There are things parents can do while at home; storytelling can be an option, including new ways of storytelling through apps like the one I have talked about here. This can reduce boredom in children who have spent a lot of time with their gadgets to study. Moreover, storytelling about protected and iconic animals also has added value, such as early recognition of environmental issues and conservation.
Filling the imagination space
While listening to the ‘Little Gibbon’, using easy and simplified language, I try to add information and knowledge related to gibbons that I have gathered from various literature, e.g., Indonesia has the most species of gibbons in the world, or that these animals are a group of small apes that like to live in the wild on trees.
This kind of additional information often makes my eldest son immediately ask a simple question: “Mummy, why do gibbons like to live on trees in forests?”
To answer that, I went back to the literature and explained in simple language that indeed gibbons are animals who depends on trees in forests their entire lives.
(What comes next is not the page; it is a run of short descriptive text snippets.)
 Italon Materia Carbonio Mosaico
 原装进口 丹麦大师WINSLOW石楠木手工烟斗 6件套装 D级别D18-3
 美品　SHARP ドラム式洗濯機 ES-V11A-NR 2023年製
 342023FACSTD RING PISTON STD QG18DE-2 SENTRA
These animals need a place to live in the form of a dense canopy between trees and feed on fruit and leaves.
Simple but unique information about animals also often attracts children’s interest. For example, it turns out that gibbons indirectly help people who work in the forests, where often they use the sound of gibbons as a reference for time. Gibbon’s voices can be heard for more than three kilometers, and his heard every morning around 5 am and is usually a male voice or a duet between the male and a female, which is called ‘singing’ and then again when the sun is shining bright around 7-9 am after foraging for a morning snack (fruit, tender leaves).
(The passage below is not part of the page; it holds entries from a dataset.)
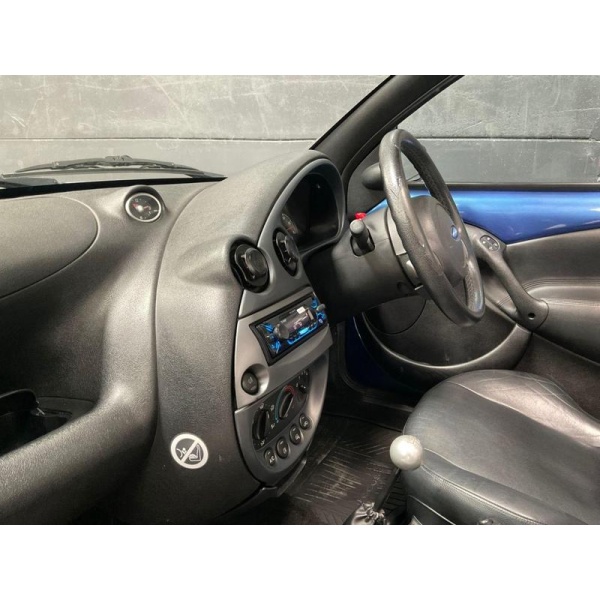 Ford Street KA - 1.6 8V LUXURY 2d 94 BHP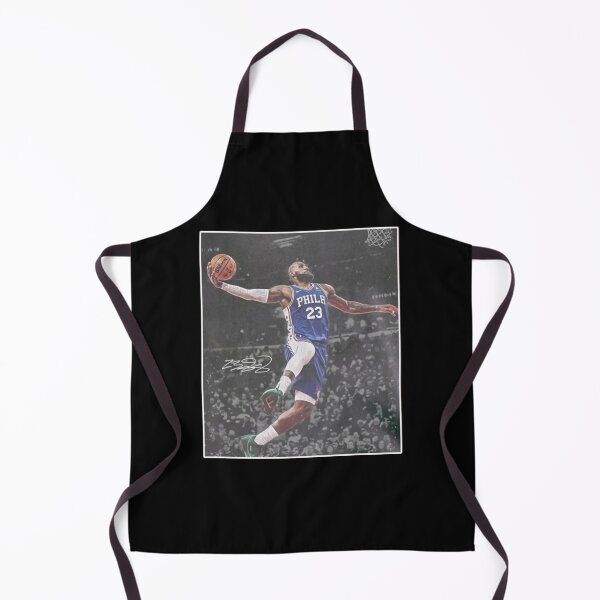 Item preview, Lebron James sixers designed and sold by VesperaVoid.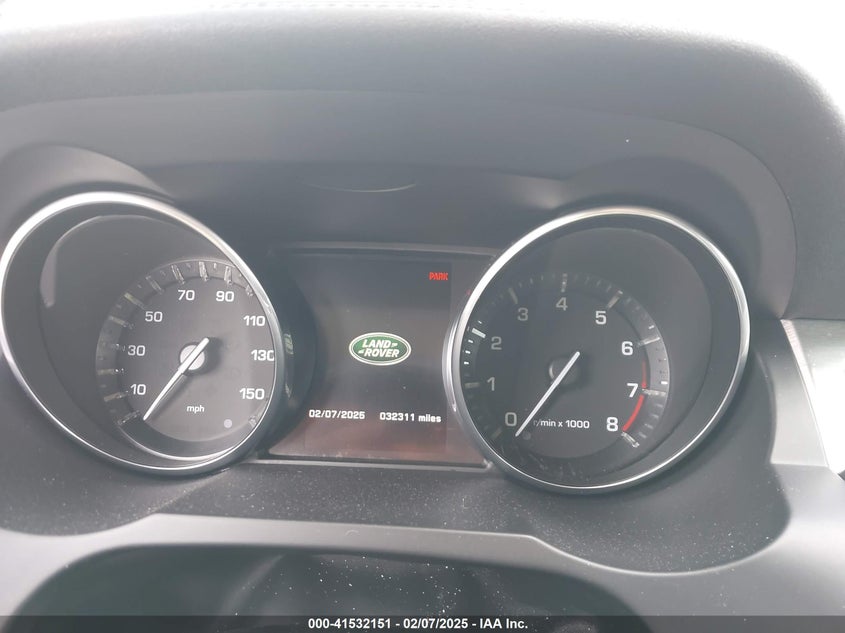 2015 LAND ROVER RANGE ROVER EVOQUE PURE PLUS - SALVP1BG8FH007265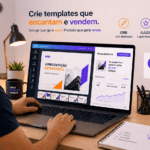 como vender templates no canva e fazer as primeiras vendas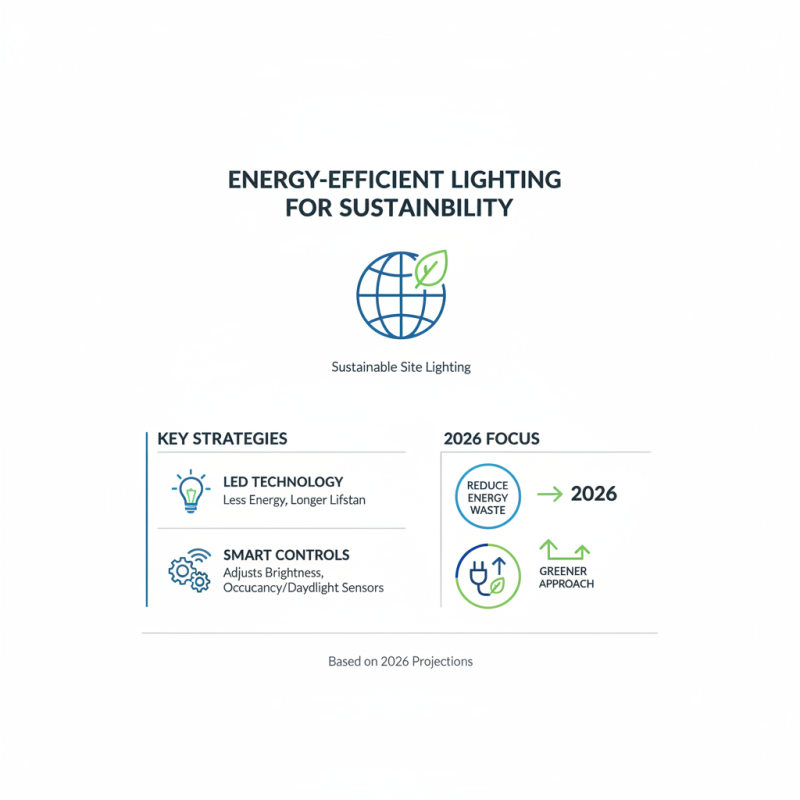 The Best 10 Tips for Site Lighting Design in 2026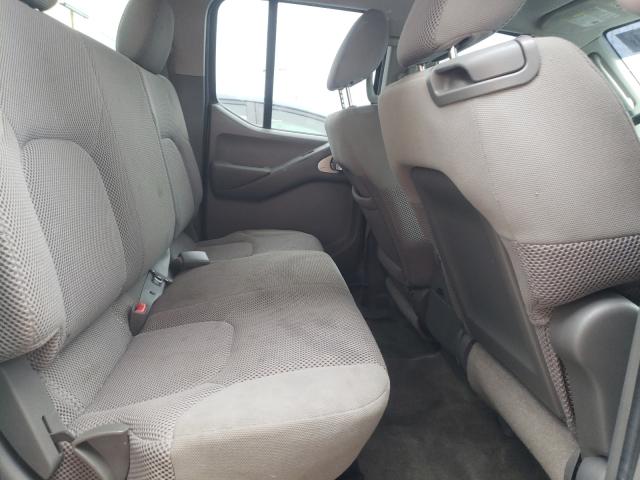 2010 NISSAN FRONTIER C 1N6AD0EVXAC439670
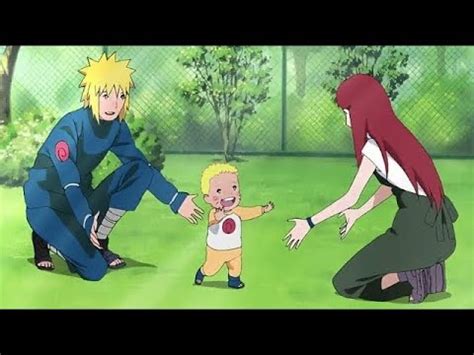 in which episode naruto meets his parents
Or, that gibbons form lifelong bonds with their partners, such that If one dies or is not to be found, the other experiences stress leading to illness or death in many cases. Therefore, if there are hunters who manage to get one individual from the gibbon family, it indirectly kills the entire family. Moreover, female gibbons can only give birth to one baby every two to three years.
Simple knowledge like this makes it easier for children to understand the meaning and relevance of stories about animals, just like the story we listened to tonight from the ‘Little Gibbon’ app released by BNF.
I am very grateful for this app because it has built a space for my children’s imagination about this iconic and threatened animal of Borneo. It gives me the opportunity to further add to their imagination space with information and unique or relevant facts. Additionally, it makes me happy to see my two children entertained before their bedtime, eventually falling asleep and to think they are dreaming of meeting a cute little gibbon and helping it find its song, as they heard from the ‘Little Gibbon’ storytelling app tonight.